Depends on what kind of development, and in which state you intend to work. For example salaries in Sydney are higher than most other cities because living in Sydney is expensive. 

Secondly, where your experience is from matters much more than how long it is. Unfortunately foreign experience is not valued much by Australian employers. Therefore realistically speaking, if all your experience is in Egypt, you probably can’t leverage that to get into a senior role, unless you have a very specialized or sought-after skill set. But as far as most general development roles are concerned (e.g: Web, . Net, java etc..) a junior / mid-level programmer can earn about 65~90k per year.


----------



## zanzoun (Jun 13, 2015)

is it easy to get It job nowdays?


----------



## opt (Feb 26, 2013)

zanzoun said:


> is it easy to get It job nowdays?


Not really, especially for foreign nationals with no local experience. Because most large companies are increasingly looking for outsourcing their development work to reduce their costs. As a result there are lot of unemployed skilled local IT workers in the country, on top of that fresh IT graduates are entering the job market every day. So it's a highly competitive market.


----------



## kroniq (May 19, 2015)

Meanwhile, in New Zealand, companies are desperately trying to find good IT people - a massive shortage there with some world class companies paying good money.


----------



## zanzoun (Jun 13, 2015)

kroniq said:


> Meanwhile, in New Zealand, companies are desperately trying to find good IT people - a massive shortage there with some world class companies paying good money.

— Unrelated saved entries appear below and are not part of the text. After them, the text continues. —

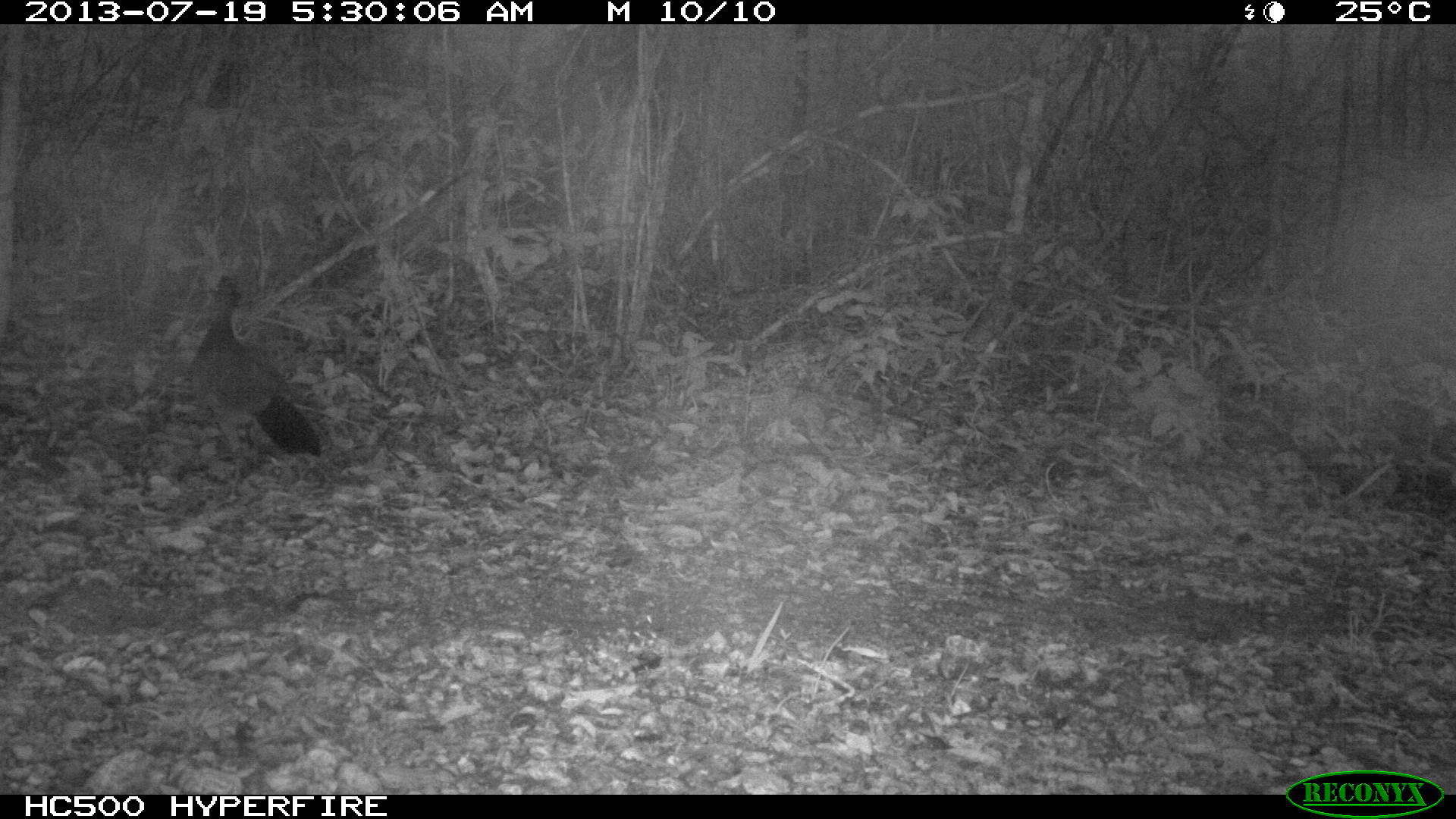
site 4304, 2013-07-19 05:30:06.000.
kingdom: Animalia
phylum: Chordata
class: Aves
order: Galliformes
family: Cracidae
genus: Crax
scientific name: Crax rubra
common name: great curassow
Crax rubra (great curassow), count 1, sex female.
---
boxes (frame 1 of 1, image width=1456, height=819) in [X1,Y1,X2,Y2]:
crax rubra: [186,273,323,502]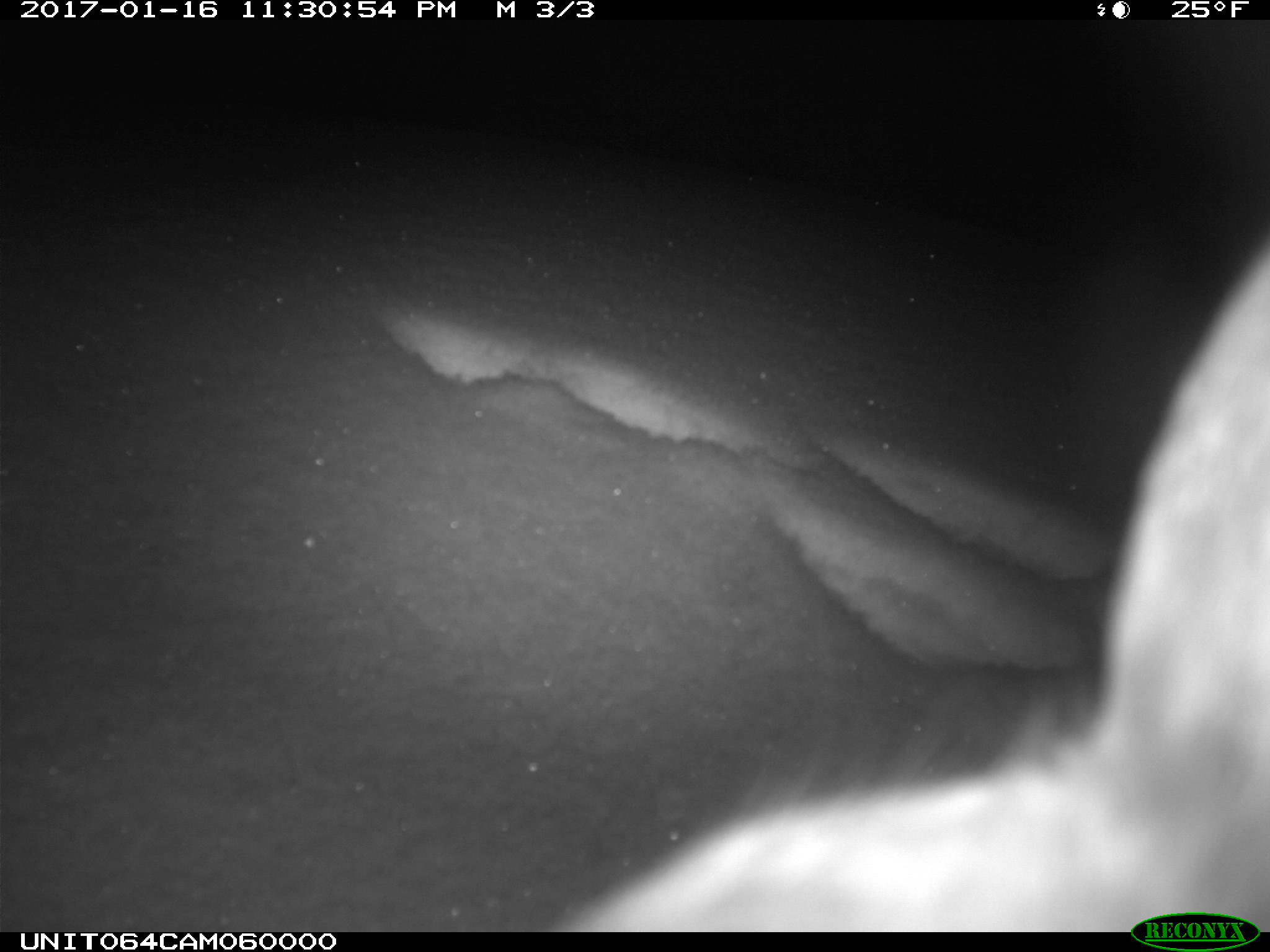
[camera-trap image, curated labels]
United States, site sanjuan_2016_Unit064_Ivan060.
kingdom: Animalia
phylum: Chordata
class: Mammalia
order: Lagomorpha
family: Leporidae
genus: Lepus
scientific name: Lepus americanus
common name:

Really is IT market is good like that. is it better than AUS


----------



## kroniq (May 19, 2015)

zanzoun said:


> Really is IT market is good like that. is it better than AUS


https://www.xero.com/nz/about/careers/
https://ohrecruit.orionhealth.com/careers/
Vend | Careers
https://www.wynyardgroup.com/en/careers-and-vacancies/open-vacancies/

...just to name a few


----------